Results: On average, ablations created by using the simultaneous power delivery technique were larger than those with the sequential technique (P < .05). Simultaneous ablations were also more circular than sequential ablations (P = .0001). Larger and more circular ablations were achieved with three antennas compared with two antennas (P < .05). Ablations were generally smaller in vivo compared with ex vivo.

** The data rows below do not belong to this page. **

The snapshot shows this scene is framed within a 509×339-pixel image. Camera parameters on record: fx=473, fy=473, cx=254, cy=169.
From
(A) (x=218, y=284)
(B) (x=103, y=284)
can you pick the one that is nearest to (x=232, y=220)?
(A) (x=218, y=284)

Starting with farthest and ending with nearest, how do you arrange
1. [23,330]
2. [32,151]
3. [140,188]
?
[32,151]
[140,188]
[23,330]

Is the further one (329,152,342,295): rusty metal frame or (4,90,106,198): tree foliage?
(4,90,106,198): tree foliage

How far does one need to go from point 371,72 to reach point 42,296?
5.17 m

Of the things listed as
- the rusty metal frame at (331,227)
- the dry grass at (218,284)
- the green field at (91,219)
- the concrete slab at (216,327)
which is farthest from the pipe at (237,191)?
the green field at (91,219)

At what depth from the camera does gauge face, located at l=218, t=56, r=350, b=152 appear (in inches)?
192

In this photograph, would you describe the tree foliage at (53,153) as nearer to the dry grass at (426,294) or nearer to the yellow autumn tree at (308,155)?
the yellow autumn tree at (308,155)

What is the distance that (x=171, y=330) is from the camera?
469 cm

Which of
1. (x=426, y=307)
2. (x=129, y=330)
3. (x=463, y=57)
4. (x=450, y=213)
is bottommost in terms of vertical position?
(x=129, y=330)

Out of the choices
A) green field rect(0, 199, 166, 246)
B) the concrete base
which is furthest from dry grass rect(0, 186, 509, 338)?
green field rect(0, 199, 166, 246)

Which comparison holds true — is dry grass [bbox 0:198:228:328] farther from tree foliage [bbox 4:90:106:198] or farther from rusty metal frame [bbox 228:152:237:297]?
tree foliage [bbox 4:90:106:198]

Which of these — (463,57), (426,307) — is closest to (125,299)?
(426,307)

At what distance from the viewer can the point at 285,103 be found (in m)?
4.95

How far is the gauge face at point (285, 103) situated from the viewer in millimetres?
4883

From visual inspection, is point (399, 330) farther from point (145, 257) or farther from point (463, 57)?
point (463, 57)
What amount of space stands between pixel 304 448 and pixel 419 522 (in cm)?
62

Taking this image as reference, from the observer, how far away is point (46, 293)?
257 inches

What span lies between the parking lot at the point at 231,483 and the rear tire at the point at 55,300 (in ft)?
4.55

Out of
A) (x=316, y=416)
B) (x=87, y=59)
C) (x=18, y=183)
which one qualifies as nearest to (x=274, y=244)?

Conclusion: The use of multiple antennas and simultaneous power delivery creates larger, more confluent ablations with greater temperatures than those created with sequential power delivery.

© RSNA, 2015.

Figures

Figure 1:
Figure 1:
Experimental design. Ex vivo and in vivo tissue models and two- or three-antenna arrays were used to assess differences in ablations created with sequential ablation or simultaneous ablation with multiple antennas.
Figure 2:
Figure 2:
Placement of temperature sensors (+) for two- (2) or three (3)–antenna arrays (◯). Temperature sensors were placed in ex vivo tissue such that sensor A was at center of array, whereas sensors B–D were separated by 1 cm along a radial line.
Figure 3:
Figure 3:
Representative images of two- and three-antenna ablation zones illustrate differences between energy delivery and number of antennas. Sequential ablation zones are markedly less confluent, with clefts noted between each ablation (arrows). Scale is in centimeters.
Figure 4:
Figure 4:
Box-and-whisker plot of maximum inscribed circle diameter. Simultaneous power delivery and the use of three antennas produced larger ablation zones. Ablations were slightly larger in ex vivo model. Seq = sequential, Sim = simultaneous. ◯ = outlier.
Figure 5:
Figure 5:
Box-and-whisker plot of circularity. Simultaneous power delivery and use of three antennas produced significantly greater ablation circularity. Unlike ablation size metrics, circularity was not influenced significantly by tissue model. Seq = sequential, Sim = simultaneous. ◯ = outliers.
Figure 6:
Figure 6:
Graphs show mean temperatures recorded during simultaneous (black) and sequential (red) power delivery at points A (solid), B (long dashes), C (short dashes), and D (dots) in Figure 2. Two-antenna (left) and three-antenna (right) ablations are shown. Heating was faster when using simultaneous power delivery compared with sequential energy delivery (16°C/sec vs 10°C/sec for two antennas; 14°C/sec and 8.7°C/sec for three antennas; P < .001).
Figure 7:
Figure 7:
Box-and-whisker plot of volume with side-by-side comparison of tissue type. Ablations were slightly larger in ex vivo model, but the effect of tissue model was reduced by using simultaneous energy delivery or three antennas.